Bild: katholisches Magazin

Gestern(17.01.2013) saß halb Deutschland vor dem Fernseher, um im ARD ab 22.45 Uhr die Talk-Show Beckmann zu sehen. Dort fand ein Duell zwischen dem bekannten Kriminologen Christian Pfeiffer und dem Jesuiten Pater Hans Langendörfer, dem Sekretär der deutschen Bischofskonferenz statt.

Von Giuseppe NardiKatholisches Magazin für Kirche und Kultur

Die Anklage Pfeiffers war hart. Er hatte sie bereits in den vergangenen Tagen durch alle Medien getragen. Er war vor kurzem vom Auftrag entbunden worden, für die deutschen Bischöfe die Fälle von sexuellem Mißbrauch durch Priester zu untersuchen. Ein Auftrag, der ihm 2010, als der Pädophilieskandal medial auf seinem Höhepunkt war, erteilt worden war und die Bischofskonferenz 500.000 Euro kostete.

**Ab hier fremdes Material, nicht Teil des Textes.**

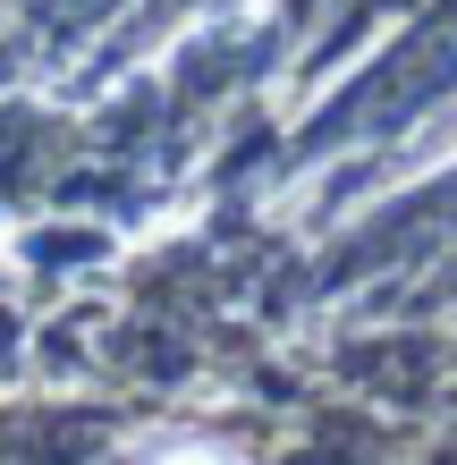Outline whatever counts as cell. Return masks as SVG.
<instances>
[{
	"instance_id": "obj_1",
	"label": "cell",
	"mask_w": 457,
	"mask_h": 465,
	"mask_svg": "<svg viewBox=\"0 0 457 465\" xmlns=\"http://www.w3.org/2000/svg\"><path fill=\"white\" fill-rule=\"evenodd\" d=\"M161 465H221V457H204V449H178V457H161Z\"/></svg>"
}]
</instances>
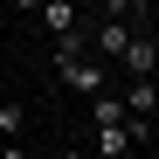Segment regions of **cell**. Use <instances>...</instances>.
Returning <instances> with one entry per match:
<instances>
[{
    "label": "cell",
    "mask_w": 159,
    "mask_h": 159,
    "mask_svg": "<svg viewBox=\"0 0 159 159\" xmlns=\"http://www.w3.org/2000/svg\"><path fill=\"white\" fill-rule=\"evenodd\" d=\"M56 76L69 90H83V97H104V83H111V62H97V56H69V62H56Z\"/></svg>",
    "instance_id": "1"
},
{
    "label": "cell",
    "mask_w": 159,
    "mask_h": 159,
    "mask_svg": "<svg viewBox=\"0 0 159 159\" xmlns=\"http://www.w3.org/2000/svg\"><path fill=\"white\" fill-rule=\"evenodd\" d=\"M139 42V28H125V21H97L90 28V48H97V62H125V48Z\"/></svg>",
    "instance_id": "2"
},
{
    "label": "cell",
    "mask_w": 159,
    "mask_h": 159,
    "mask_svg": "<svg viewBox=\"0 0 159 159\" xmlns=\"http://www.w3.org/2000/svg\"><path fill=\"white\" fill-rule=\"evenodd\" d=\"M125 76H131V83H152V76H159V48H152L145 35L125 48Z\"/></svg>",
    "instance_id": "3"
},
{
    "label": "cell",
    "mask_w": 159,
    "mask_h": 159,
    "mask_svg": "<svg viewBox=\"0 0 159 159\" xmlns=\"http://www.w3.org/2000/svg\"><path fill=\"white\" fill-rule=\"evenodd\" d=\"M90 152H97V159H125V152H131V139H125V125H97V139H90Z\"/></svg>",
    "instance_id": "4"
},
{
    "label": "cell",
    "mask_w": 159,
    "mask_h": 159,
    "mask_svg": "<svg viewBox=\"0 0 159 159\" xmlns=\"http://www.w3.org/2000/svg\"><path fill=\"white\" fill-rule=\"evenodd\" d=\"M159 111V83H131L125 90V118H152Z\"/></svg>",
    "instance_id": "5"
},
{
    "label": "cell",
    "mask_w": 159,
    "mask_h": 159,
    "mask_svg": "<svg viewBox=\"0 0 159 159\" xmlns=\"http://www.w3.org/2000/svg\"><path fill=\"white\" fill-rule=\"evenodd\" d=\"M90 125H125V97H118V90L90 97Z\"/></svg>",
    "instance_id": "6"
},
{
    "label": "cell",
    "mask_w": 159,
    "mask_h": 159,
    "mask_svg": "<svg viewBox=\"0 0 159 159\" xmlns=\"http://www.w3.org/2000/svg\"><path fill=\"white\" fill-rule=\"evenodd\" d=\"M139 14H145V0H104V21H125V28H139Z\"/></svg>",
    "instance_id": "7"
},
{
    "label": "cell",
    "mask_w": 159,
    "mask_h": 159,
    "mask_svg": "<svg viewBox=\"0 0 159 159\" xmlns=\"http://www.w3.org/2000/svg\"><path fill=\"white\" fill-rule=\"evenodd\" d=\"M21 125H28V111L7 97V104H0V139H21Z\"/></svg>",
    "instance_id": "8"
},
{
    "label": "cell",
    "mask_w": 159,
    "mask_h": 159,
    "mask_svg": "<svg viewBox=\"0 0 159 159\" xmlns=\"http://www.w3.org/2000/svg\"><path fill=\"white\" fill-rule=\"evenodd\" d=\"M139 35H145V42H152V48H159V14H152V21H145V28H139Z\"/></svg>",
    "instance_id": "9"
},
{
    "label": "cell",
    "mask_w": 159,
    "mask_h": 159,
    "mask_svg": "<svg viewBox=\"0 0 159 159\" xmlns=\"http://www.w3.org/2000/svg\"><path fill=\"white\" fill-rule=\"evenodd\" d=\"M0 159H28V145H0Z\"/></svg>",
    "instance_id": "10"
},
{
    "label": "cell",
    "mask_w": 159,
    "mask_h": 159,
    "mask_svg": "<svg viewBox=\"0 0 159 159\" xmlns=\"http://www.w3.org/2000/svg\"><path fill=\"white\" fill-rule=\"evenodd\" d=\"M56 159H90V152H83V145H62V152H56Z\"/></svg>",
    "instance_id": "11"
},
{
    "label": "cell",
    "mask_w": 159,
    "mask_h": 159,
    "mask_svg": "<svg viewBox=\"0 0 159 159\" xmlns=\"http://www.w3.org/2000/svg\"><path fill=\"white\" fill-rule=\"evenodd\" d=\"M14 7H35V14H42V0H14Z\"/></svg>",
    "instance_id": "12"
},
{
    "label": "cell",
    "mask_w": 159,
    "mask_h": 159,
    "mask_svg": "<svg viewBox=\"0 0 159 159\" xmlns=\"http://www.w3.org/2000/svg\"><path fill=\"white\" fill-rule=\"evenodd\" d=\"M152 131H159V111H152Z\"/></svg>",
    "instance_id": "13"
}]
</instances>
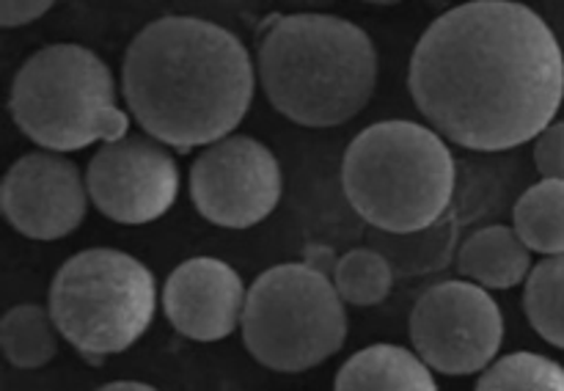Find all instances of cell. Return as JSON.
<instances>
[{
	"mask_svg": "<svg viewBox=\"0 0 564 391\" xmlns=\"http://www.w3.org/2000/svg\"><path fill=\"white\" fill-rule=\"evenodd\" d=\"M408 325L419 358L449 378L485 372L505 341L499 303L474 281H441L424 290Z\"/></svg>",
	"mask_w": 564,
	"mask_h": 391,
	"instance_id": "ba28073f",
	"label": "cell"
},
{
	"mask_svg": "<svg viewBox=\"0 0 564 391\" xmlns=\"http://www.w3.org/2000/svg\"><path fill=\"white\" fill-rule=\"evenodd\" d=\"M53 9L50 0H3L0 3V28H20L36 22Z\"/></svg>",
	"mask_w": 564,
	"mask_h": 391,
	"instance_id": "7402d4cb",
	"label": "cell"
},
{
	"mask_svg": "<svg viewBox=\"0 0 564 391\" xmlns=\"http://www.w3.org/2000/svg\"><path fill=\"white\" fill-rule=\"evenodd\" d=\"M408 86L438 135L474 152L534 141L564 99L560 39L534 9L474 0L435 17L411 55Z\"/></svg>",
	"mask_w": 564,
	"mask_h": 391,
	"instance_id": "6da1fadb",
	"label": "cell"
},
{
	"mask_svg": "<svg viewBox=\"0 0 564 391\" xmlns=\"http://www.w3.org/2000/svg\"><path fill=\"white\" fill-rule=\"evenodd\" d=\"M9 110L22 135L55 154L116 143L130 130V113L116 105L113 72L83 44L36 50L17 69Z\"/></svg>",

Ein Kriminologe sollte sich hüten, Spekulationen in Umlauf zu setzen

Pfeiffer wiederholte im Fernsehen, die Gründe seiner Abberufung nicht zu verstehen, aus der er seinerseits eine Anklage gegen die Kirche machte und vom Ermittler zum Ankläger wurde. Pfeiffer hätte als Kriminologe davor gefeit sein müssen, Spekulationen freien Lauf zu lassen. Statt dessen schürte der offenbar in seiner Eitelkeit gekränkte, von den Bischöfen aber fürstlich bezahlte Fachmann in den vergangenen Tagen Spekulationen, wo er nur konnte. So äußerte er die Befürchtung, seine Abberufung diene dazu, zu einem System der Vertuschung zurückzukehren, das er einfach unterstellte.